Another source of slowdown is the music playback in the game. The music comes in the shape of MP3 compressed sound files. Unless you have a sound card that can decompress the MP3 data stream by itself, it's up to the main CPU to decompress the MP3 file before sending it on to the sound card for playback. This process is rather CPU intensive and needs to be done continuously. Otherwise, the sound playback would be constantly interrupted. This, of course, means that a lot of CPU time gets diverted to music playback, time that is then unavailable for the game itself. So, if the game feels jerkey and slow even after improving the system using the above steps, consider trying to play without the music.

Also, music playback, especially when the CPU does the decompressing, places a burden on your PCI bus. The PCI bus connects all your hardware to the chipset. It runs at 33 MHz, irrespective of how fast your main processor is. The hard disk, CD-ROM drive and other hardware like the ethernet card and sound card (even if you use integrated, AC97 sourd) are all connected to this PCI bus and share the available bandwidth. Any bandwidth used to stream data to the sound card is unavailable to the other devices like the hard disk. This can significantly cripple your system's performance if the game uses the swap file intensively. This will make your game slower.

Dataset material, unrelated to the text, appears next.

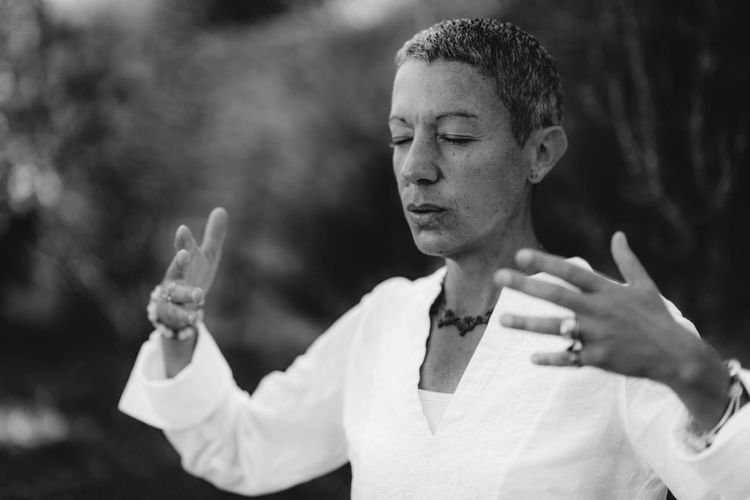 Spiritual coach sending positive thoughts hand gesture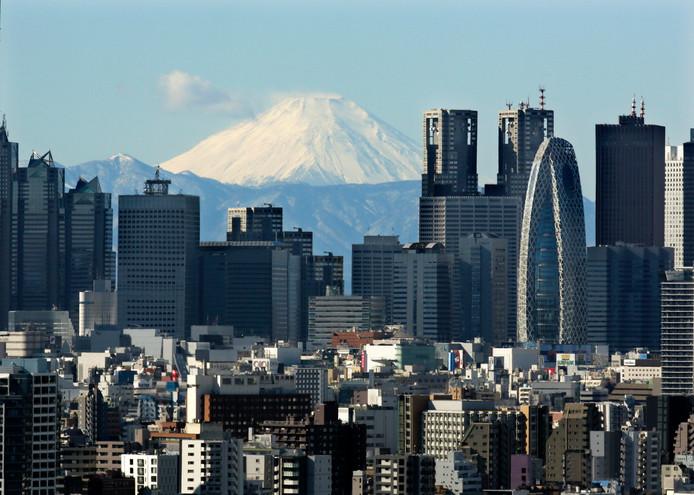 Foto van Tokio met Mount Fuji op de achtergrond.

What happens if your AGP is not enabled

The same applies if you either use a PCI based video board, or you run the video board in PCI mode (thus not in AGP mode). This situation can occur on an AGP based video board if either the driver instructed it to do so, or the (chipset's) AGP driver is not active. When the system runs with AGP enabled, the video board gets a direct and separate channel to the processor and main memory, and thus does not share the bandwidth with the PCI bus and it's connected hardware. When the video board runs in PCI mode, all of a sudden it does share the bandwidth. And this bandwidth is significantly smaller than the AGP interface provides at that. Given the enormous amounts of bitmap data that is needed to generate the image on screen, this will hugely slow down the game. A lot of CPU time now gets wasted on two things: rendering the image on screen and waiting for access to the video board through the PCI bus. If you are not sure how your video board is used, run DxDiag. DxDiag will report if your video is used through PCI or is in AGP mode.

Closing remarks

Finally, there may be a problem inside your chipset, causing system freezes, sometimes in excess of 2 seconds. That falls outside of the scope of this FAQ, and is a topic for a hardware FAQ. Those freezes are easily recognizable, as the mouse arrow won't follow your mouse movements, not even in jerkeyness mode.